PASSAGE:
--- Start ---

I:          From where?

L:         I, I went, I was assigned from there to San Diego and San Diego was a short time, July of 1951 is when

I:          Um hm.

L:         I went to Korea.

I:          Wow.  Through

L:         We sailed, ’51.

I:          Through sea.


L:         How, part of me, pardon me?

I:          High sea.

L:         High sea.  With a small vessel, you know.  I have a photograph of it here

I:          Yeah.

L:         because that’s


anyway, from there we, uh, it took us almost two weeks.

I:          Yeah?

L:         We stopped in Hawaii, but then we went, from there we went to Sasebo, Japan which is on the south east

I:          Yeah.

L:         coast of Japan.

I:          South west.

L:         South west, pardon me.

I:          Yeah.

L:         Right.  Exactly. South west, right there at the Sea of Japan.  And that’s when we were given various assignments, uh, to patrol the west

I:          Um hm.

L:         coast of Korea,


uh, for, uh, between Wonsan and, and Hungnam.

I:          That’s east side of the Korea.  Yeah.

L:         Yes, you’re right.

I:          Um hm.

L:         Thank you.

I:          Um hm.

L:         Will that all be corrected in your, yes, the east coast.

--- End ---

TASK PROMPT:
In the interview, where did the vessel stop before continuing to Sasebo, Japan?

RECORDS SUPPLIED:
--- Start ---

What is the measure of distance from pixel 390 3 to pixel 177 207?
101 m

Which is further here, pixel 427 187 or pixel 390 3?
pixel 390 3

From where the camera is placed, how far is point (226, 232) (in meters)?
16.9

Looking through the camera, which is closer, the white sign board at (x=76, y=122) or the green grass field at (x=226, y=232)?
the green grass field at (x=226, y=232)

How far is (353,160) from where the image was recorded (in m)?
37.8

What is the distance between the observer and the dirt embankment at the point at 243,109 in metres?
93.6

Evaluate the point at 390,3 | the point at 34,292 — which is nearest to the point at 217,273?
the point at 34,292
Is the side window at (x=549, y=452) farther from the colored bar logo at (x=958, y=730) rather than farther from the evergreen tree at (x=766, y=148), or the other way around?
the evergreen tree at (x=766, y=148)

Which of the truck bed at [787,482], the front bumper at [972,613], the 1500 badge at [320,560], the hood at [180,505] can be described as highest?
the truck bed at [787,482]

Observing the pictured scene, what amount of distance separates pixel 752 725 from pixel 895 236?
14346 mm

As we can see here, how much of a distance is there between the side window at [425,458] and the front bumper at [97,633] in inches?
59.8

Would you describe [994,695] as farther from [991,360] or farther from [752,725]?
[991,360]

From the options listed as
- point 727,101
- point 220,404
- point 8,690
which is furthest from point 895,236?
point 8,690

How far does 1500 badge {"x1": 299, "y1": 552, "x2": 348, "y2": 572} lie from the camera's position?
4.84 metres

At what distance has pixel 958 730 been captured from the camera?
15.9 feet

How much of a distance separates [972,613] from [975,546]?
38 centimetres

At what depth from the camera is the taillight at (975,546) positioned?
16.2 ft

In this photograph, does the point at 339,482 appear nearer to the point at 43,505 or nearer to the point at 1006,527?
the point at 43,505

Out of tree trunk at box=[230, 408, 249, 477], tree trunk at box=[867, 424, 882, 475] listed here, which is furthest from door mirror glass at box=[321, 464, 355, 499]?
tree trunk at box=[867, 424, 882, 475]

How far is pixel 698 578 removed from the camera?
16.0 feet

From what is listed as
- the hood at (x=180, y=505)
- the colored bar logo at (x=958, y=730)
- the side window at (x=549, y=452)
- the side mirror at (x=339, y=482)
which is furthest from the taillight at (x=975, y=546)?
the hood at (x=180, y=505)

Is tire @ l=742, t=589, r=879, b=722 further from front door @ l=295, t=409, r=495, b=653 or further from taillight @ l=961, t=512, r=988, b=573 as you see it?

--- End ---

SOLVED PROBLEM:
Hawaii